- Activity -
The listing below holds pictures; exclude them. Return exactly the lines from the one with "THE VENICE ADRIANA by Ethan Mordden" through the one with "Baby Summer Sequin".

- Entries shown -
☆ ☆ ☆ ☆ ☆ ☆ ☆
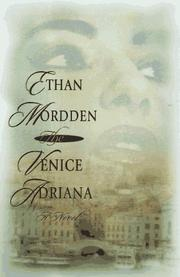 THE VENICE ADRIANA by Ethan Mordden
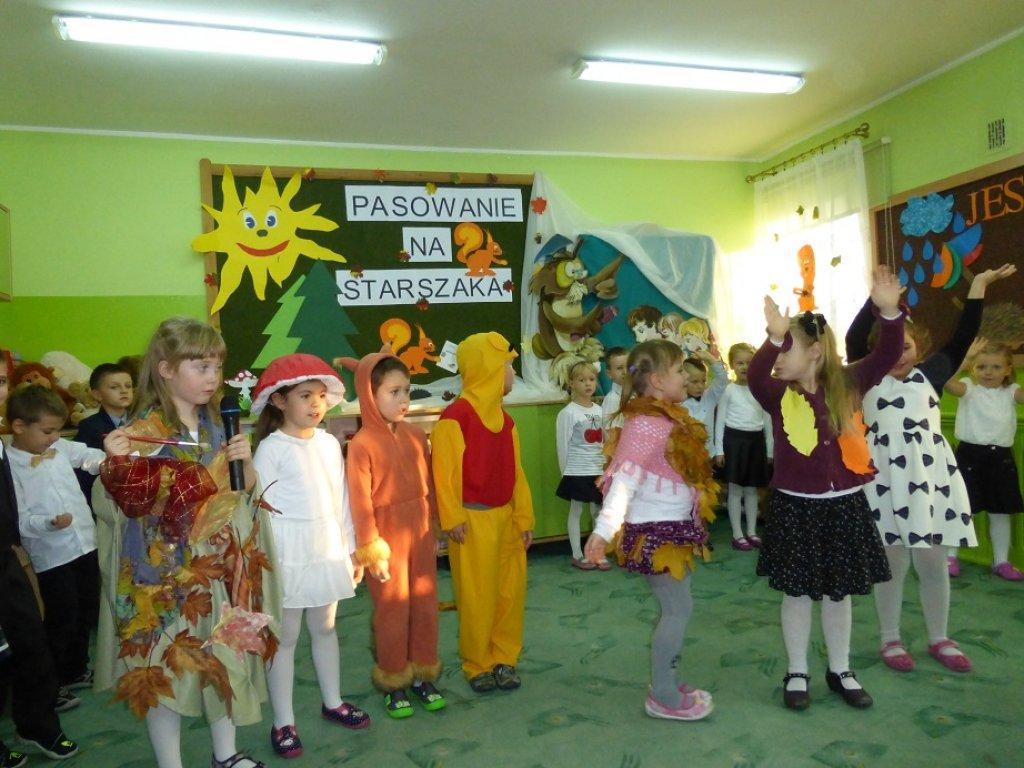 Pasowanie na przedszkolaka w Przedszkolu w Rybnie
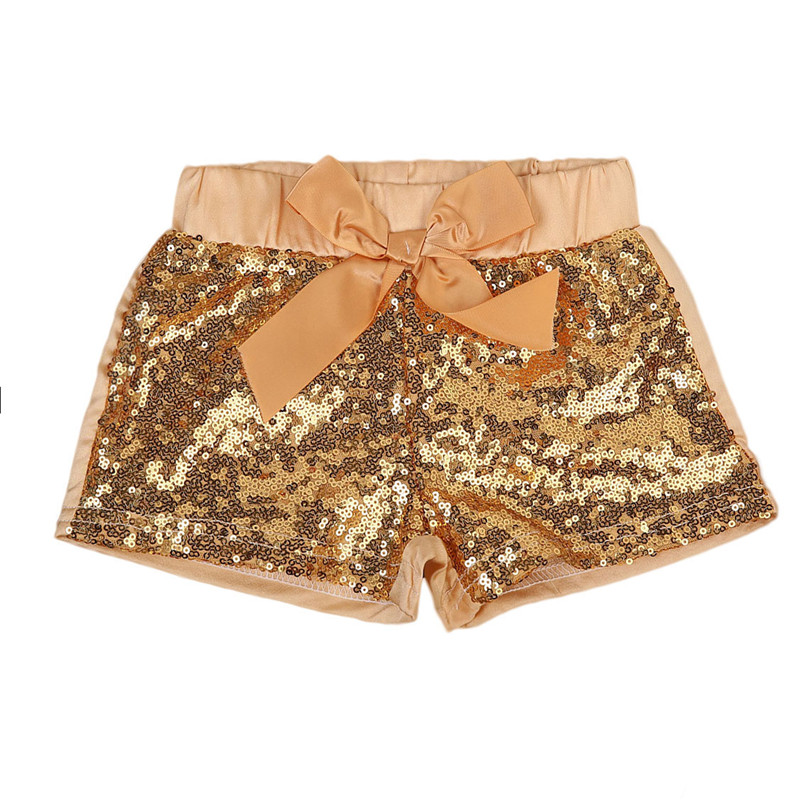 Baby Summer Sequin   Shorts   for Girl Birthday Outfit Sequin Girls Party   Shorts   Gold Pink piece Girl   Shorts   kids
☆ ☆ ☆ ☆ ☆ ☆ ☆
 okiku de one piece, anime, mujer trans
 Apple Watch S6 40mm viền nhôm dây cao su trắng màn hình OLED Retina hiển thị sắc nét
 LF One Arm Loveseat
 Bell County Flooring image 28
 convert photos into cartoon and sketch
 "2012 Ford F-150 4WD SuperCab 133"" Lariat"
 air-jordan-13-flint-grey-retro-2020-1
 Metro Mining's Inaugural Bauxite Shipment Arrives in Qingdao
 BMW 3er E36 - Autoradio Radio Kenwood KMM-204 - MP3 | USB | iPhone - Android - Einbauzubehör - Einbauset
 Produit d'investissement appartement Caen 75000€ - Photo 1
☆ ☆ ☆ ☆ ☆ ☆ ☆
- Exercise response -
 THE VENICE ADRIANA by Ethan Mordden
 Pasowanie na przedszkolaka w Przedszkolu w Rybnie
 Baby Summer Sequin   Shorts   for Girl Birthday Outfit Sequin Girls Party   Shorts   Gold Pink piece Girl   Shorts   kids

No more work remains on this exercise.